● EXERCISE REQUIREMENTS
Copy the rows word for word, starting at the line that contains "Is pyautogui.locateOnScreen(81, 2, 88, 12): glass" and stopping after the last row.
BEGIN DATA SHOWN
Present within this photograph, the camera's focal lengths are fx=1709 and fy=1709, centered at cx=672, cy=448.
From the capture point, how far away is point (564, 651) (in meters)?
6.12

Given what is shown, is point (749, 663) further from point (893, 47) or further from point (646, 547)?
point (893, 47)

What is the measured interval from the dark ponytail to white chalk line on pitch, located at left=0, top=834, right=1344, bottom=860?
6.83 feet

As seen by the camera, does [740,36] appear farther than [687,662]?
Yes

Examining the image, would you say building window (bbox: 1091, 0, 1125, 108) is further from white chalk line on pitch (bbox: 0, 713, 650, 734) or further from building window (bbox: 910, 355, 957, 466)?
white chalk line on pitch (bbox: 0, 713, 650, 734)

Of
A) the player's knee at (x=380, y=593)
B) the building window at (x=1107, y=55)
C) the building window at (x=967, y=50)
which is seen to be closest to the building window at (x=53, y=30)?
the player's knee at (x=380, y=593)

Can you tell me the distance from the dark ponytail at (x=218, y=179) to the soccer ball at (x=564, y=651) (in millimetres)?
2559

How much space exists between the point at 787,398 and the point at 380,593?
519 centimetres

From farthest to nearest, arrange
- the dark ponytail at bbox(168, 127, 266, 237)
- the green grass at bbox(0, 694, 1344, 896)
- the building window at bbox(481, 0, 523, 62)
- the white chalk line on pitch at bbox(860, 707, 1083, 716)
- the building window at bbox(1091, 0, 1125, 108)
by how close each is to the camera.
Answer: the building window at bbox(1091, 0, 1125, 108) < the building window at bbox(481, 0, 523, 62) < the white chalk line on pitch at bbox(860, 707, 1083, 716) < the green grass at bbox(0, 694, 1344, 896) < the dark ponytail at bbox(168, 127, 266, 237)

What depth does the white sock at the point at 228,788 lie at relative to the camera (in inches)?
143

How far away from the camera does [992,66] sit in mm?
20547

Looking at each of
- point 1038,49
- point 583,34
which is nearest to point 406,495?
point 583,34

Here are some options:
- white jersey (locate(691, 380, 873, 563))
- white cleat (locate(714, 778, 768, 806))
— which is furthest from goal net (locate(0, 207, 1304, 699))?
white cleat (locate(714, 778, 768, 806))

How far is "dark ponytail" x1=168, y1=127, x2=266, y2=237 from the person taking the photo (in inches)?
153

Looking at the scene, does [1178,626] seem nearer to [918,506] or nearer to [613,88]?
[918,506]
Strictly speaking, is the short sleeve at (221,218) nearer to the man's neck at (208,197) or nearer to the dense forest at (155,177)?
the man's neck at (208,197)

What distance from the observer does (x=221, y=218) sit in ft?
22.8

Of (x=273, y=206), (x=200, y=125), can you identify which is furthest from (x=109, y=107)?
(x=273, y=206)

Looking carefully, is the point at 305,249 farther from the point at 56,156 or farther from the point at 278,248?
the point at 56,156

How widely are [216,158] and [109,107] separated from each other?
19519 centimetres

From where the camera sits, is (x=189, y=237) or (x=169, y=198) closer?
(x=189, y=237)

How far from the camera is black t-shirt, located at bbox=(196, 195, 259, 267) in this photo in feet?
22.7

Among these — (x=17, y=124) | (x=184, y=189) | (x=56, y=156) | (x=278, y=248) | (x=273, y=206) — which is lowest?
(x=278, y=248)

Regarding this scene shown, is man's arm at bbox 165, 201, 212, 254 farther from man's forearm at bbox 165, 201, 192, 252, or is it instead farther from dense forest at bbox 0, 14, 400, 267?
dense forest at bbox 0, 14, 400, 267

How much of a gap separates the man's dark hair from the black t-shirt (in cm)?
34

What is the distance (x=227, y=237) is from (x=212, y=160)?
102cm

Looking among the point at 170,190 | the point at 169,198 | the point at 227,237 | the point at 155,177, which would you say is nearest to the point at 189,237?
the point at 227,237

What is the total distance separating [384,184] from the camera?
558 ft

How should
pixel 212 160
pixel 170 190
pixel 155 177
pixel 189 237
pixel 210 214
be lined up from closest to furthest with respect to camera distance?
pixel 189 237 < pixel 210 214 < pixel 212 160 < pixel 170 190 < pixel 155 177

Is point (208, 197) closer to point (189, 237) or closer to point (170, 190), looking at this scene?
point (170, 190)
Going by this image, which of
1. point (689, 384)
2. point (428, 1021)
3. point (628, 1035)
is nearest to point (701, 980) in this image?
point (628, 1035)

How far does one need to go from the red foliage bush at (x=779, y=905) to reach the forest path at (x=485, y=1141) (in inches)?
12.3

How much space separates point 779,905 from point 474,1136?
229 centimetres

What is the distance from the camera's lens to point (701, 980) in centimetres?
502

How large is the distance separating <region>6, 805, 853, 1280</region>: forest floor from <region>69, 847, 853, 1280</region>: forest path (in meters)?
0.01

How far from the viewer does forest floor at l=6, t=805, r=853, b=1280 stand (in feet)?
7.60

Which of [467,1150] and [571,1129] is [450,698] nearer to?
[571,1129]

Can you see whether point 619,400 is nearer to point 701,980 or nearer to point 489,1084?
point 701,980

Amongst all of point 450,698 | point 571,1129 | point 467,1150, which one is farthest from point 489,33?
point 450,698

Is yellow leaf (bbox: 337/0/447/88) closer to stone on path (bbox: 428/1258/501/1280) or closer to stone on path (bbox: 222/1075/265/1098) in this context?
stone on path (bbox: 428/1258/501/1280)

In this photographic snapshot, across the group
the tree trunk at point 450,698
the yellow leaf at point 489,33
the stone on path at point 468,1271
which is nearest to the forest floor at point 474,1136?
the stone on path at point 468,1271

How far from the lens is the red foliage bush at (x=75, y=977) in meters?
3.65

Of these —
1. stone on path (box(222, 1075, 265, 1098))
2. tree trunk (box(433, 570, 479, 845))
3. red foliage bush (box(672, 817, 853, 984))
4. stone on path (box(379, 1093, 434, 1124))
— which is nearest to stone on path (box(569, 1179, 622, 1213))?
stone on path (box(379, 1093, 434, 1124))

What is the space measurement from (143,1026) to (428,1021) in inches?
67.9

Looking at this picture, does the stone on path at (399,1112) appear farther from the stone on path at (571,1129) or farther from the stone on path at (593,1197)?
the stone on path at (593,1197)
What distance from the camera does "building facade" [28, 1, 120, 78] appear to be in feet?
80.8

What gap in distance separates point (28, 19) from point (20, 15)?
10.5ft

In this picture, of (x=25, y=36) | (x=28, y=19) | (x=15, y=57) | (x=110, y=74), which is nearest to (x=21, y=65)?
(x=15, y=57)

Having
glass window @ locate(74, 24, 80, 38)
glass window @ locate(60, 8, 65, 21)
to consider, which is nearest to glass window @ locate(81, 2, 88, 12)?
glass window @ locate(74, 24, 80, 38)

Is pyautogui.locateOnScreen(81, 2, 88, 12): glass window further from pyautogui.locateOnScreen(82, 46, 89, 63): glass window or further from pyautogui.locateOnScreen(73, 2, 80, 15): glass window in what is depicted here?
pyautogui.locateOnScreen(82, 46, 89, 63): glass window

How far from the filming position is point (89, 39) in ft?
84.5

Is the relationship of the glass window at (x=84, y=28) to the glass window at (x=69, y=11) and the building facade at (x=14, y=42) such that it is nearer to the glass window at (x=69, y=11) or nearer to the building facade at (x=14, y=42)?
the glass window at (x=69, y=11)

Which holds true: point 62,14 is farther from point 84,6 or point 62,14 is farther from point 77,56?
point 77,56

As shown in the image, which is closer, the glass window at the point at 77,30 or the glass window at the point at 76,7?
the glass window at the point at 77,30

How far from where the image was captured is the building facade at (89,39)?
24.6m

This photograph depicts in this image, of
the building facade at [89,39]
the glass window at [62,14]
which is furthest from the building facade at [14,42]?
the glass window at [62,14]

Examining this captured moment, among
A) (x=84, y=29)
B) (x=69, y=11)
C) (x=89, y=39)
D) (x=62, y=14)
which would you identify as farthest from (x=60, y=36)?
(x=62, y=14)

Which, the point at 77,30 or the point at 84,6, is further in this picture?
END DATA SHOWN
● CORRECT RESULT
Is pyautogui.locateOnScreen(81, 2, 88, 12): glass window further from pyautogui.locateOnScreen(82, 46, 89, 63): glass window or further from pyautogui.locateOnScreen(73, 2, 80, 15): glass window in what is depicted here?
pyautogui.locateOnScreen(82, 46, 89, 63): glass window

How far from the filming position is point (89, 39) in ft?
84.5

Is the relationship of the glass window at (x=84, y=28) to the glass window at (x=69, y=11) and the building facade at (x=14, y=42) such that it is nearer to the glass window at (x=69, y=11) or nearer to the building facade at (x=14, y=42)?
the glass window at (x=69, y=11)

Which holds true: point 62,14 is farther from point 84,6 or point 62,14 is farther from point 77,56?
point 77,56

As shown in the image, which is closer, the glass window at the point at 77,30 or the glass window at the point at 76,7?
the glass window at the point at 77,30

How far from where the image was captured is the building facade at (89,39)?
24.6m

This photograph depicts in this image, of
the building facade at [89,39]
the glass window at [62,14]
which is furthest from the building facade at [14,42]?
the glass window at [62,14]

Examining this captured moment, among
A) (x=84, y=29)
B) (x=69, y=11)
C) (x=89, y=39)
D) (x=62, y=14)
which would you identify as farthest from (x=60, y=36)?
(x=62, y=14)

Which, the point at 77,30 or the point at 84,6, is further in this picture?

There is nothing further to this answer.